--- Dataset records ---
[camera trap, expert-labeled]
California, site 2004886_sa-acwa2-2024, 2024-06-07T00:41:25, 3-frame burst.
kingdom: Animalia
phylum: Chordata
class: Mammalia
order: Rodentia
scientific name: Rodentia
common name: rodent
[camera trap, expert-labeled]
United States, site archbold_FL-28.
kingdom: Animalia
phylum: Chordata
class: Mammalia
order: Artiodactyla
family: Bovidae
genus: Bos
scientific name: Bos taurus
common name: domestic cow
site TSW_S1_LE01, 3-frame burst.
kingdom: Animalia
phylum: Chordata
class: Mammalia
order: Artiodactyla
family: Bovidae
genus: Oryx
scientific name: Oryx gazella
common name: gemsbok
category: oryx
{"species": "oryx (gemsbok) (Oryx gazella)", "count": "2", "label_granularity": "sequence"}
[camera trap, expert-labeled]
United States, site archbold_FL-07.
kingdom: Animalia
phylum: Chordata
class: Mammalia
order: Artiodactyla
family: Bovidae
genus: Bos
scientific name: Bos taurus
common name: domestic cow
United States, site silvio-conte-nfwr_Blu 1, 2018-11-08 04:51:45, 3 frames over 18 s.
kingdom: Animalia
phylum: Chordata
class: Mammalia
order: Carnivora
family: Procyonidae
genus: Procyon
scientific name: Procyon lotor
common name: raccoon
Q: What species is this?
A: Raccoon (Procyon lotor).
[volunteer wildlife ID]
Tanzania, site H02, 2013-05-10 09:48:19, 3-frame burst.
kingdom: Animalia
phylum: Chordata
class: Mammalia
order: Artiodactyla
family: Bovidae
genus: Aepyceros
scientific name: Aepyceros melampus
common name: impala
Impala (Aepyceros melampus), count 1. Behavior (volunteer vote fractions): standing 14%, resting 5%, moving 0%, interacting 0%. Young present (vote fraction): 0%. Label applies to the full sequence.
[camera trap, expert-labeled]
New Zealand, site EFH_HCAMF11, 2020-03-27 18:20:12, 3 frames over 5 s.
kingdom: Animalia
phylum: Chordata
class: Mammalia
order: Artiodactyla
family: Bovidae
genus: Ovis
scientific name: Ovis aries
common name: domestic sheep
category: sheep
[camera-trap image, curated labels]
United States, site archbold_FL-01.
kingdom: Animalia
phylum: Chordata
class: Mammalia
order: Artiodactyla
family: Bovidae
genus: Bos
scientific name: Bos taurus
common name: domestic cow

--- What the exercise asks ---
Write the entries out again verbatim, every one of them.

--- Result below ---
[camera trap, expert-labeled]
California, site 2004886_sa-acwa2-2024, 2024-06-07T00:41:25, 3-frame burst.
kingdom: Animalia
phylum: Chordata
class: Mammalia
order: Rodentia
scientific name: Rodentia
common name: rodent
[camera trap, expert-labeled]
United States, site archbold_FL-28.
kingdom: Animalia
phylum: Chordata
class: Mammalia
order: Artiodactyla
family: Bovidae
genus: Bos
scientific name: Bos taurus
common name: domestic cow
site TSW_S1_LE01, 3-frame burst.
kingdom: Animalia
phylum: Chordata
class: Mammalia
order: Artiodactyla
family: Bovidae
genus: Oryx
scientific name: Oryx gazella
common name: gemsbok
category: oryx
{"species": "oryx (gemsbok) (Oryx gazella)", "count": "2", "label_granularity": "sequence"}
[camera trap, expert-labeled]
United States, site archbold_FL-07.
kingdom: Animalia
phylum: Chordata
class: Mammalia
order: Artiodactyla
family: Bovidae
genus: Bos
scientific name: Bos taurus
common name: domestic cow
United States, site silvio-conte-nfwr_Blu 1, 2018-11-08 04:51:45, 3 frames over 18 s.
kingdom: Animalia
phylum: Chordata
class: Mammalia
order: Carnivora
family: Procyonidae
genus: Procyon
scientific name: Procyon lotor
common name: raccoon
Q: What species is this?
A: Raccoon (Procyon lotor).
[volunteer wildlife ID]
Tanzania, site H02, 2013-05-10 09:48:19, 3-frame burst.
kingdom: Animalia
phylum: Chordata
class: Mammalia
order: Artiodactyla
family: Bovidae
genus: Aepyceros
scientific name: Aepyceros melampus
common name: impala
Impala (Aepyceros melampus), count 1. Behavior (volunteer vote fractions): standing 14%, resting 5%, moving 0%, interacting 0%. Young present (vote fraction): 0%. Label applies to the full sequence.
[camera trap, expert-labeled]
New Zealand, site EFH_HCAMF11, 2020-03-27 18:20:12, 3 frames over 5 s.
kingdom: Animalia
phylum: Chordata
class: Mammalia
order: Artiodactyla
family: Bovidae
genus: Ovis
scientific name: Ovis aries
common name: domestic sheep
category: sheep
[camera-trap image, curated labels]
United States, site archbold_FL-01.
kingdom: Animalia
phylum: Chordata
class: Mammalia
order: Artiodactyla
family: Bovidae
genus: Bos
scientific name: Bos taurus
common name: domestic cow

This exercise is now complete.